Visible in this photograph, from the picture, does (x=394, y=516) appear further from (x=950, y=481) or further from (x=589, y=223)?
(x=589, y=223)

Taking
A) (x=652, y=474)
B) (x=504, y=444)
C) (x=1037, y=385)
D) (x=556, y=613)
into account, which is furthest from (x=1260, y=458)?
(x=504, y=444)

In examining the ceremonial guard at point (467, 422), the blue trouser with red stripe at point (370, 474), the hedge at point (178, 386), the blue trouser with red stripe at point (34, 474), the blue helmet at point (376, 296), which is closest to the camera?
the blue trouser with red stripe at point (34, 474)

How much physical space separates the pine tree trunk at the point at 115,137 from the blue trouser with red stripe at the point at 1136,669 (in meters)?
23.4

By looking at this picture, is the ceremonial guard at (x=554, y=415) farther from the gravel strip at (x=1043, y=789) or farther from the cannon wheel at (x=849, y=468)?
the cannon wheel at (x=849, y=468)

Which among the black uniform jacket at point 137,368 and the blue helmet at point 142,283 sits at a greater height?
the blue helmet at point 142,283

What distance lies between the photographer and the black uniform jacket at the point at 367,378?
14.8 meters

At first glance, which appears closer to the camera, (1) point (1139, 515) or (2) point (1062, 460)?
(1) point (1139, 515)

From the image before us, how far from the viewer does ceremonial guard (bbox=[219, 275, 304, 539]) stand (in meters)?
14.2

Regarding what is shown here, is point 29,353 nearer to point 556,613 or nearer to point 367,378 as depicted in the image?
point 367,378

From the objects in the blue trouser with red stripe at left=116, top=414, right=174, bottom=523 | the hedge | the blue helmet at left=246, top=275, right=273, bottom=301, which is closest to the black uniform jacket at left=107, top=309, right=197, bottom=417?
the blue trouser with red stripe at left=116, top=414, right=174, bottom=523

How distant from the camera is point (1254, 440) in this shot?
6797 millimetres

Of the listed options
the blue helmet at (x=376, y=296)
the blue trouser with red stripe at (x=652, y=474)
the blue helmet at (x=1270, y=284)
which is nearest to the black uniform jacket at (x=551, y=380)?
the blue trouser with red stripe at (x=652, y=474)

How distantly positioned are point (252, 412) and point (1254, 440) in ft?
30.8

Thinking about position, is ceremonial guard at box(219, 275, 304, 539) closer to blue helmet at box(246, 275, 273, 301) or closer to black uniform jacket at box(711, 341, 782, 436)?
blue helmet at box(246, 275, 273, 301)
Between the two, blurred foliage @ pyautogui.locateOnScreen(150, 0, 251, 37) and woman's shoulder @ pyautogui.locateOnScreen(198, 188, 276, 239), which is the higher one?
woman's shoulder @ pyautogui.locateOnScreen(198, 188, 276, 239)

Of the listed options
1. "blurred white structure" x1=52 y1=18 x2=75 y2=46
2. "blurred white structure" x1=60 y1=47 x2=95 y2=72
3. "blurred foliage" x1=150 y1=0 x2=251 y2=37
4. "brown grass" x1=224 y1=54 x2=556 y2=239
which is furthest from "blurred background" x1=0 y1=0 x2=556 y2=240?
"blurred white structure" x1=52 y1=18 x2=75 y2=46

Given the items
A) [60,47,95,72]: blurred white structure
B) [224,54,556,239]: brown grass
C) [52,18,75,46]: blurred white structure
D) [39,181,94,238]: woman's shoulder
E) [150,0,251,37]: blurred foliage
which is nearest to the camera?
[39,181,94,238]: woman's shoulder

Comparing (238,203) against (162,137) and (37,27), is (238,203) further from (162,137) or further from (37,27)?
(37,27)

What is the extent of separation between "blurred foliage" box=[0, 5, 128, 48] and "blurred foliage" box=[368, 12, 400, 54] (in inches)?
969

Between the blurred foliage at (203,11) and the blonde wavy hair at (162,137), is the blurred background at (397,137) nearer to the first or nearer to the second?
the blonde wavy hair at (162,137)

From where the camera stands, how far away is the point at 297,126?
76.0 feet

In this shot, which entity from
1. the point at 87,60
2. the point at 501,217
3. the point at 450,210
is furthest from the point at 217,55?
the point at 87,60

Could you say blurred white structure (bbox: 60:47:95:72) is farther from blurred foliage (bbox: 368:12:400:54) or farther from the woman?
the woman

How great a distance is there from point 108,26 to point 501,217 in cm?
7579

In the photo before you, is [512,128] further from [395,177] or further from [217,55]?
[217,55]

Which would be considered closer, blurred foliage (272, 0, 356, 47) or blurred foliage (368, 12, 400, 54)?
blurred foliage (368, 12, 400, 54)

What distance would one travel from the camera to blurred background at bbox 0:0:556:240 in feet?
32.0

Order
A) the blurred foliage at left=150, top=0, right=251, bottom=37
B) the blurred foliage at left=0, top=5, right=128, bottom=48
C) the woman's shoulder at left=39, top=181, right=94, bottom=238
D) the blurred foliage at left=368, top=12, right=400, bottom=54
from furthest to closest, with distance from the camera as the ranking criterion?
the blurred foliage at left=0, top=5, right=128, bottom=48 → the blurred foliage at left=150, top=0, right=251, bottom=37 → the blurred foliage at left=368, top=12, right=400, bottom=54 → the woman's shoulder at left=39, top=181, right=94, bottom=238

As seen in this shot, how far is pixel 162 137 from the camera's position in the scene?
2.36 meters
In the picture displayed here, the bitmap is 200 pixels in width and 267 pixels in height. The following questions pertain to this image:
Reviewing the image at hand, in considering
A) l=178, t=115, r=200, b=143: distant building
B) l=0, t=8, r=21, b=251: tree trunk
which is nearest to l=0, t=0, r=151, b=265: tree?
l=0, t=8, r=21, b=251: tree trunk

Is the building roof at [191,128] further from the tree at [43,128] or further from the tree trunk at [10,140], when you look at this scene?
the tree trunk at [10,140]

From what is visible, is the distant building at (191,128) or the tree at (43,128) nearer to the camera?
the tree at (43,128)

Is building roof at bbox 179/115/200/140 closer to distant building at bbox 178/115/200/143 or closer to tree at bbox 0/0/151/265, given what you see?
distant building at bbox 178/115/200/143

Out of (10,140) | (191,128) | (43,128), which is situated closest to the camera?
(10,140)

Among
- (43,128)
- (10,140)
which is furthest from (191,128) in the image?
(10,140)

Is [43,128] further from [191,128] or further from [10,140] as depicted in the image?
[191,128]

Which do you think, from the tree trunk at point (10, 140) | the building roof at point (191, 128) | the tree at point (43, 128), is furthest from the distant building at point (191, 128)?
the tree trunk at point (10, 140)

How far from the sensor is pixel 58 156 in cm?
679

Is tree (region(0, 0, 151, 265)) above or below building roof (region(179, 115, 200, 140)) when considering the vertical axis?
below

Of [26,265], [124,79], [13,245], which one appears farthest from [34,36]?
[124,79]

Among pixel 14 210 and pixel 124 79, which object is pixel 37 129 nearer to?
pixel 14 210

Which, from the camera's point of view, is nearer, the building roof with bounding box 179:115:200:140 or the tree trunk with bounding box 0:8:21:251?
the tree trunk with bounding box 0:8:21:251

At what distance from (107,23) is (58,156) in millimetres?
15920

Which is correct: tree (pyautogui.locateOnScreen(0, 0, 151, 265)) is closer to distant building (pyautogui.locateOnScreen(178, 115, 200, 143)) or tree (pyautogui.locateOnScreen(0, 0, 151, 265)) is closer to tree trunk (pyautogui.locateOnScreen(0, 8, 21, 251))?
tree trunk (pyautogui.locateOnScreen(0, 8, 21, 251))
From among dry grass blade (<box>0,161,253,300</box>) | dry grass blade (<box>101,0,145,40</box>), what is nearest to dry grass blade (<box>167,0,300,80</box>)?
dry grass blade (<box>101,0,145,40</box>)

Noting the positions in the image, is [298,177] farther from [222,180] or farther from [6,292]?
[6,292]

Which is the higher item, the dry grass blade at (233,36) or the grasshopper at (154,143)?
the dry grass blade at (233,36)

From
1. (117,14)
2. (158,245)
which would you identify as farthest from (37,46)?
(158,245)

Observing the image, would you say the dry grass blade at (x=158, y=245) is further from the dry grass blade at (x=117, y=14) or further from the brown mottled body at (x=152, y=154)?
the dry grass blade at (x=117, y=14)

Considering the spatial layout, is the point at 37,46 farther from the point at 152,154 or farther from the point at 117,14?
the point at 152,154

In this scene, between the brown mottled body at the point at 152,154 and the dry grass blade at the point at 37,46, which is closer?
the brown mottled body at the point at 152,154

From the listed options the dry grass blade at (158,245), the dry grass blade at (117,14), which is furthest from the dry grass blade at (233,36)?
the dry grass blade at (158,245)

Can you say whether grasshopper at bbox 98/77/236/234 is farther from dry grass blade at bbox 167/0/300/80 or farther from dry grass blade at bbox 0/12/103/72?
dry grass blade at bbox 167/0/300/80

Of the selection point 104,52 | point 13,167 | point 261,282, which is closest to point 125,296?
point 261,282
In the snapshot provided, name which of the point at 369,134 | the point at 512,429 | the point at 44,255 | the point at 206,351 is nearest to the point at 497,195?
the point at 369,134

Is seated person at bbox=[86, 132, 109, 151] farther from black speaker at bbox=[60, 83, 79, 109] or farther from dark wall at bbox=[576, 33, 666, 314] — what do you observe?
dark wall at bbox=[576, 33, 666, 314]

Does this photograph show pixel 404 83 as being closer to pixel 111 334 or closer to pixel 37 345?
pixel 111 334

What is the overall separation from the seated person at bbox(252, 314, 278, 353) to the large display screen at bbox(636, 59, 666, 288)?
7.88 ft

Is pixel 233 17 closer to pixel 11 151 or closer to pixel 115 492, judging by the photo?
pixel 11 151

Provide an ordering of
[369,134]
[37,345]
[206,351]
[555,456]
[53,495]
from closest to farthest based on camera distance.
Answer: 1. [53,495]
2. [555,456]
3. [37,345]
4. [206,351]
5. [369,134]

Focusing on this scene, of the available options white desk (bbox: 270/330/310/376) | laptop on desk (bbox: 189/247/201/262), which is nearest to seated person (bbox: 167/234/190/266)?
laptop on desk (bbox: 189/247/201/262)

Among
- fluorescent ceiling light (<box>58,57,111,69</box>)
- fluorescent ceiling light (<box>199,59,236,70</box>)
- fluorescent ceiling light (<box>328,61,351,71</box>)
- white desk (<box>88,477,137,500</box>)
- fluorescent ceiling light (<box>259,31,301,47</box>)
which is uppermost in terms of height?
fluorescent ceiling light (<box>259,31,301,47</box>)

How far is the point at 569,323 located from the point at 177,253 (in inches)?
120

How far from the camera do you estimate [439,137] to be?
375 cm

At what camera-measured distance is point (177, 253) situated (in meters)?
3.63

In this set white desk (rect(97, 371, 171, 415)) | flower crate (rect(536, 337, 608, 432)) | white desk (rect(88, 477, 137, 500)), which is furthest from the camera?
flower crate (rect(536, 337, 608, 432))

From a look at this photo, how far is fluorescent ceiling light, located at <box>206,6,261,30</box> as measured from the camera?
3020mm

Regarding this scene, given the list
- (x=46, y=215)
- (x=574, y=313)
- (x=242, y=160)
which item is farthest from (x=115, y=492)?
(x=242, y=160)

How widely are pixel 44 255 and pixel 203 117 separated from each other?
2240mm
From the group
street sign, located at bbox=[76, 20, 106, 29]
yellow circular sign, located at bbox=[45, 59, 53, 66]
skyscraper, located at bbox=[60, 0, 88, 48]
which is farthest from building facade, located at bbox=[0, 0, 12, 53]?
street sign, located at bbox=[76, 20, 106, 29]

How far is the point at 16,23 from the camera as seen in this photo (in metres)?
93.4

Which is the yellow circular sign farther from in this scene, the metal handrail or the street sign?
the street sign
◆ ◆ ◆ ◆ ◆ ◆ ◆
Task brief: Each line from the one containing "From a look" to the end of the records should be echoed exactly, and no other line.

Result:
From a look at this photo, how far is fluorescent ceiling light, located at <box>206,6,261,30</box> as measured from the camera?
3020mm

Regarding this scene, given the list
- (x=46, y=215)
- (x=574, y=313)
- (x=242, y=160)
which item is farthest from (x=115, y=492)?
(x=242, y=160)

How widely are pixel 44 255 and pixel 203 117 separated from each other?
2240mm
From the group
street sign, located at bbox=[76, 20, 106, 29]
yellow circular sign, located at bbox=[45, 59, 53, 66]
skyscraper, located at bbox=[60, 0, 88, 48]
which is farthest from building facade, located at bbox=[0, 0, 12, 53]?
street sign, located at bbox=[76, 20, 106, 29]

How far is the point at 16,23 from the camera as seen in this photo (in metres)?
93.4

Which is the yellow circular sign farther from in this scene, the metal handrail or the street sign?
the street sign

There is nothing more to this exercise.